Los jóvenes siguen haciendo el camino, y los mayores pujan por entrar a los Santos en su ermita

Decenas de devotos acompañaron a San Blas y San Benito en la procesión por los alrededores de la ermita. L.C.G.
TRADICIÓN

La romería de San Blas se celebró según lo previsto. Este año no llovía, pero las temperaturas eran mínimas. Aún así los casareños quisieron acompañar al Santo en su festividad.


El recinto de la ermita congregó desde por la mañana a varios grupos de amigos, que resguardados por tiendas de campaña hicieron más llevadera la jornada. Había menos gente que en otras ocasiones, pero no faltaron las barbacoas ni las fiambreras repletas de comida.


A la una del mediodía comenzó la misa extremeña, presidida por los párrocos de la localidad. El coro de mayores de la iglesia acompañó la celebración con sus canciones. El sol lucía y los santos salieron a la calle. Primero San Blas, portado por hombres y mujeres que cada año esperan este momento para ser partícipes del desfile procesional. Tras él San Benito. Decenas de personas asistieron a la procesión, que se prolongó durante varios minutos por los alrededores de la ermita.


Al regreso, se pujaron los seis banzos de cada Santo. Por San Blas se pagaron 82 euros, algo más que lo pujado por San Benito, 67 euros. Este año las pujas han sido inferiores. "Se nota la crisis", apuntaron algunos de los presentes, quienes aseguraron que el pasado año hubo pujas de hasta 50 euros por un banzo. En esta ocasión, la oferta más destacada fue de 20 euros por uno de los banzos de San Blas.


Con más o menos cantidad sobre la mesa, lo importante es que los casareños mantienen viva la tradición de la puja por entrar a los Santos a su ermita. Lo hacen quienes tienen mandas o promesas, o a quienes simplemente su fe le lleva a implicarse con este acto. Así, San Blas y San Benito entran en la iglesia, no sin antes escuchar las peticiones de los paisanos, que piden agua para el campo.


En la ermita no sólo los santos son los protagonistas del día, también lo es José Antonio, el monaguillo más popular de la localidad, y que algunos casareños aseguran haberlo visto en ciudades como Sevilla y San Sebastián, e incluso, en México. Para él van casi todas las limosnas del día. Y también los gestos cariñosos de los que le visitan. Se acercan a él, le pasan por su traje rígido, de color rojo, el boleto de lotería, mientras otros le prueban la gorra para ver el aspecto que luciría si no fuera monaguillo.

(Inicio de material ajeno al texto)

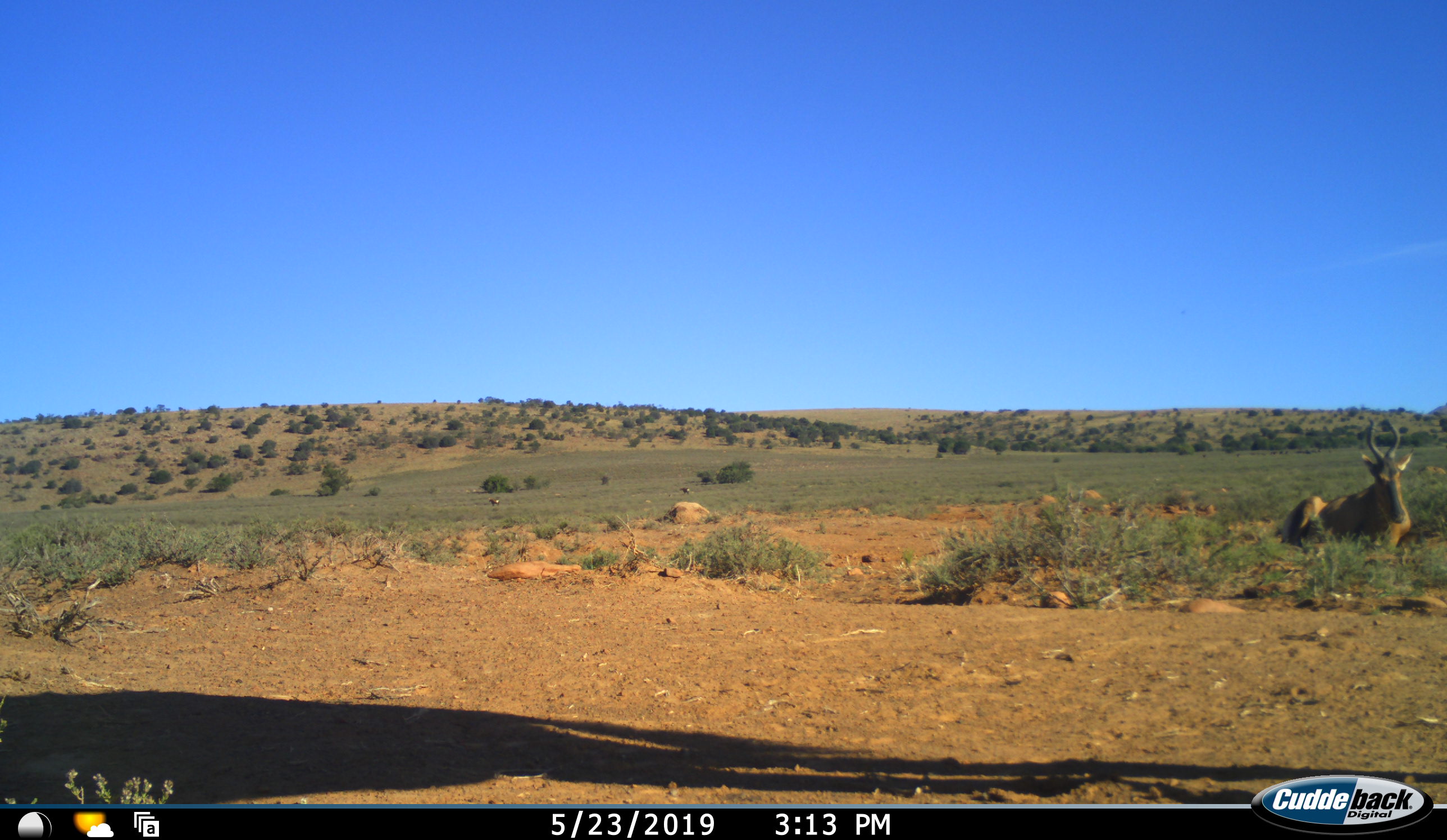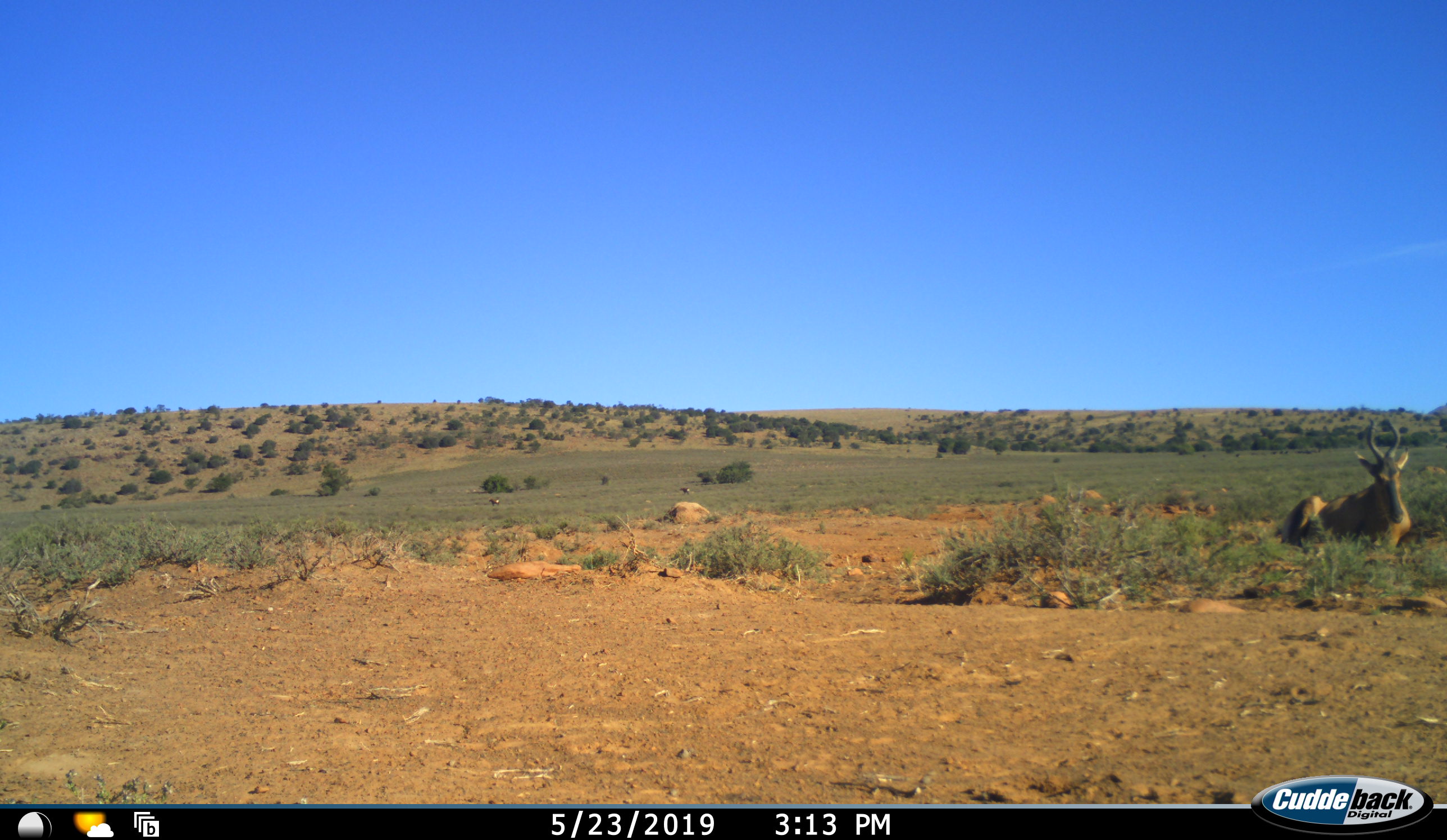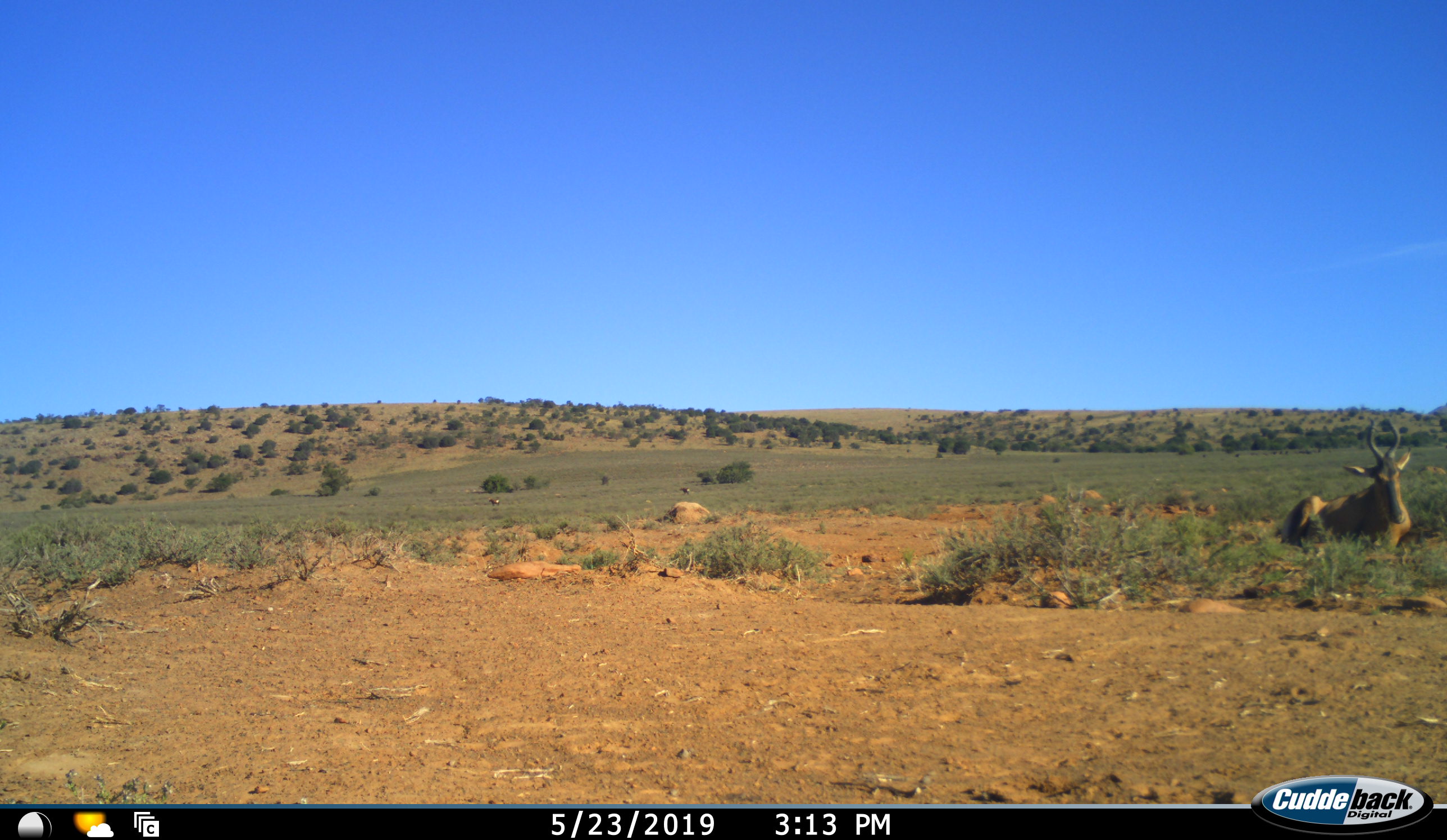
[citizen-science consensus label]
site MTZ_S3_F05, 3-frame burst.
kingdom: Animalia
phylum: Chordata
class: Mammalia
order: Artiodactyla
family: Bovidae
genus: Alcelaphus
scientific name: Alcelaphus buselaphus caama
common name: red hartebeest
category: hartebeestred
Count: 1.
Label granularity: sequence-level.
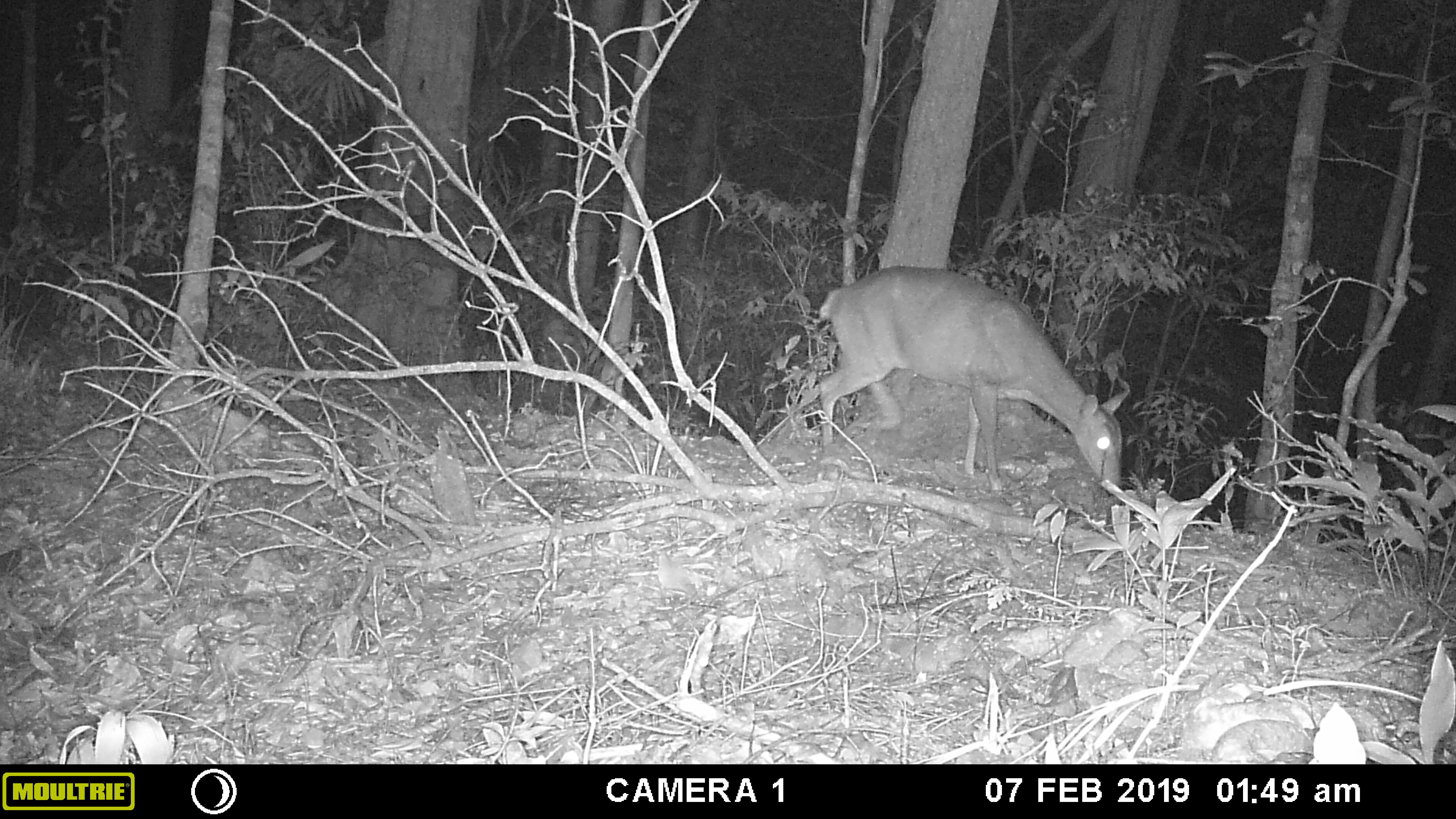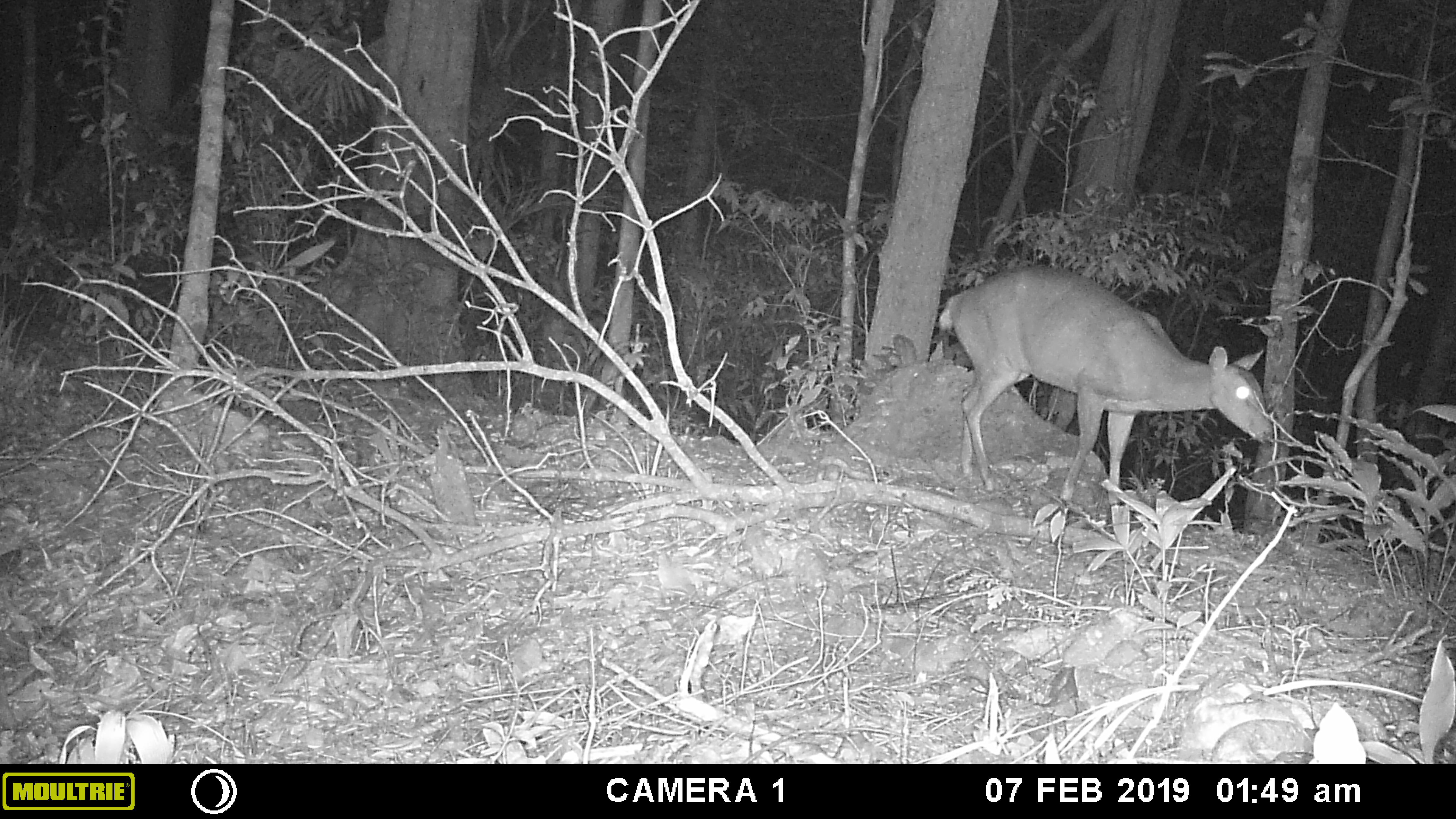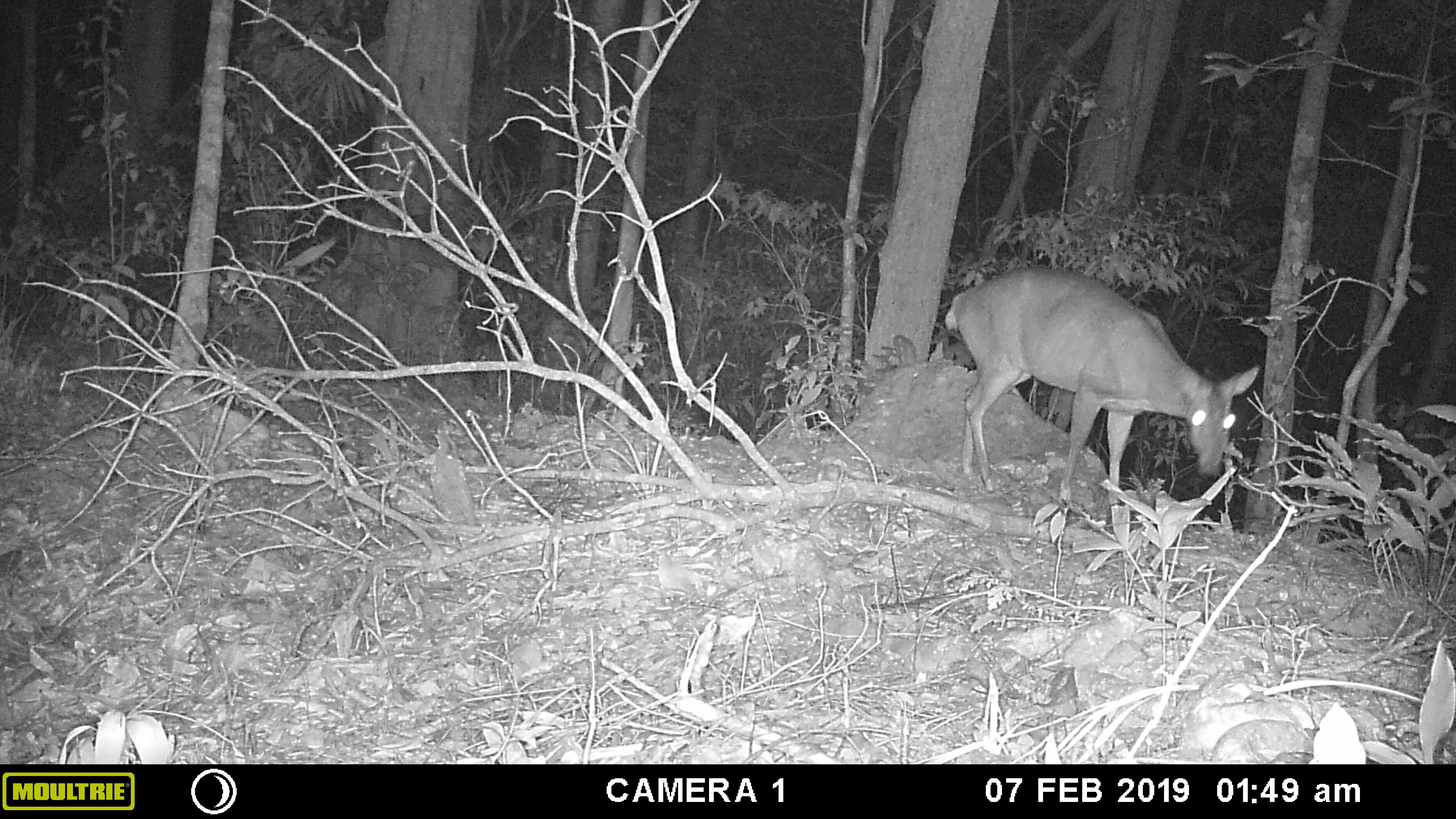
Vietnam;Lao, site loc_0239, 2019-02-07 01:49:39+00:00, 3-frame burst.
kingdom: Animalia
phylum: Chordata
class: Mammalia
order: Artiodactyla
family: Cervidae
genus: Muntiacus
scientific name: Muntiacus vuquangensis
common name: large-antlered muntjac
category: large antlered muntjac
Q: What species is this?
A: Large antlered muntjac (large-antlered muntjac) (Muntiacus vuquangensis).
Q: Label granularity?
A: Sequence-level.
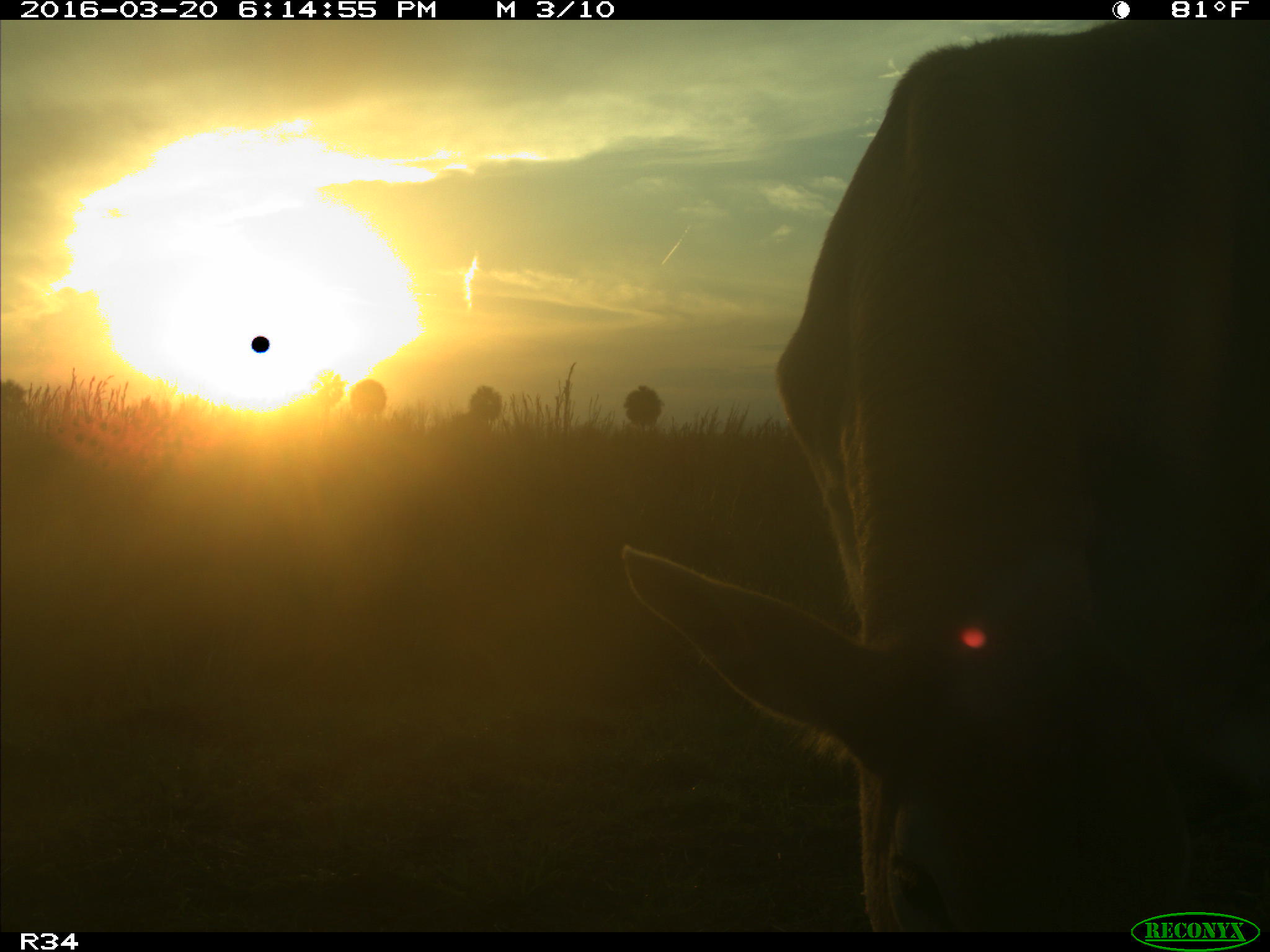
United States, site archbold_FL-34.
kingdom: Animalia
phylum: Chordata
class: Mammalia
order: Artiodactyla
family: Bovidae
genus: Bos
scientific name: Bos taurus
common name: domestic cow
Bos taurus (domestic cow).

Junto a la casa de la Cofradía, en cuyo interior se encuentra la primera ermita construida a los Santos, se habían instalado varias mesas para la comida. Había paella para todos, también sardinas y vino para acompañar. Un año más los jóvenes integrantes de la Cofradía de San Benito y San Blas quisieron invitar a los casareños a esta comida de hermandad. Todo estuvo organizado a la perfección, y los comensales mostraron su satisfacción por esta atención.


En el otro extremo, varios ponis holandeses aguardaban la llegada de los niños. Cada viaje a lomos de estos diminutos caballos costaba tres euros. Así lo indicó el propietario de esta atracción, procedente de Villanueva de la Serena. También había puestos ambulantes, que parecían "tirar" los precios. Montones de packs de juguetes a tres euros sobre mantas en el suelo, ni niños ni abuelos pudieron resistirse a esta oferta dominguera. Varios castillos flotantes decoraban el ambiente.


La música procedente de las casetas instaladas para este día sonaba en el recinto. Pero una gran cantidad de jóvenes se encontraban, a esa hora, haciendo el camino. Aunque se trata de una práctica en decadencia, aún hay pandillas de jóvenes que prefieren recorrer a pie los cinco kilómetros que distan entre la localidad y la ermita. Mientras tanto, se divierten, y llegan a la romería cuando otros grupos están a punto de recoger para irse a casa. Al fin y al cabo, cada grupo de edad busca una forma diferente de vivir las romerías.


Este año San Blas estuvo caracterizado por las gélidas temperaturas, acompañadas de rachas de aire que hicieron difícil para muchos tener la fiesta en paz.